Being a teen, you fall in and out of love so many times you forget the meaning of the word, but what does love really mean? Does it mean you have feelings for someone at a certain time in your life? Or does it mean u want to be with that person every second of the day? I looked up love a few times to check if I was in love and 9 out 10 I wasn't, but really you can't define love. It can come in all shapes and sizes, love doesn't need a meaning. As long as you know when your in love that's all you need to know. Sometimes love can be hidden and won't come to you until you least expect it. Normally, you're not looking for love but you can't help it. That's what happened to me. I never wanted to look for love, but love found me. When love found me it made me who I am today. I didn't know who I was before him, I found myself when I was with him and I've lost myself again. He did love me. Once...

He made me feel like I was flying high in the sky. Like nothing could bring me down. He made me feel special and made me feel I was the only girl in the world or the only girl on his mind or in his view. But, I wasn't. I was one of many girls on his mind and I was never in his view. I was only there to be something on his boney arm and to show people he could get a girl. He always said I was out of his league but I wasn't. He saw me as a slut, bitch, fat ugly cow who doesn't even deserve to be alive. I was dirt on his shoe in his eyes and I wasn't worthy of being anything more. I thought we were made for each other, I mean we had so much in common and we loved each other. Or I loved him. Love can hurt no matter where you seek love from. Love is different but it can end in the same way, painful. No matter what type of love you have it always ends in pain. A family member who you loved might die and you will feel a load of pain stabbing you in the heart. The same for if you love a boy/girl. These days society is so caught up on love that you can't get away from the fact you're either single or in a horrid relationship. Every song that floats by you has at least on lyric describing love or how they felt when they got dumped. Society says you have to be in love... But do you?

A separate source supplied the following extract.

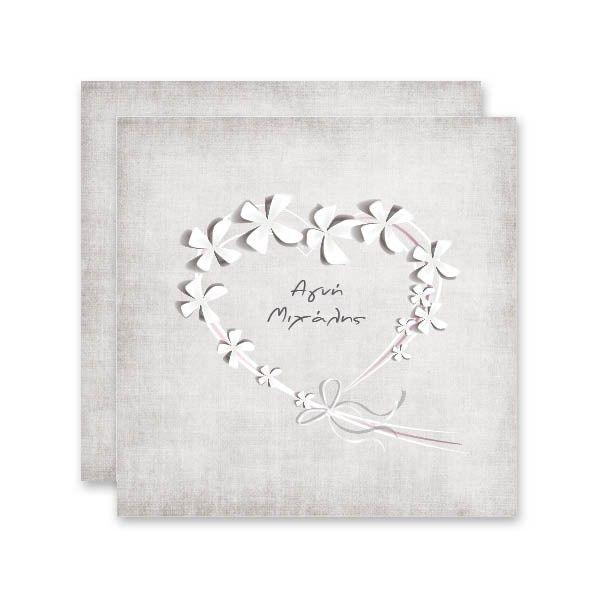 Ένα γκρι προσκλητήριο γάμου με μία αθώα καρδιά φτιαγμένη από ανθάκια. Περισσότερα γκρι προσκλητήρια:  http://www.lovetale.gr/wedding/wedding-invitations?atr_color=42&p=1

When we kissed I saw rainbows and felt butterflies. I was in love! It was like a movie, everyday he would give a dozen red roses and kiss me on the cheek everyday and whispered, "you're the only girl I need. You're my soulmate. Amy I love you. Please don't leave me." It would send shivers down my spin and I'd turn into jelly. He said all the right words, nothing out of place. All normal in my eyes, we were in love. Nothing more nothing less. Looking back on it now that's the last flower he gave me was a single red rose. He knew I would fall at his knees if he played his cards right and he did. I finally found my prince and my castle was being built. But little did I know, I'd have to wait a long time for my castle to be finished.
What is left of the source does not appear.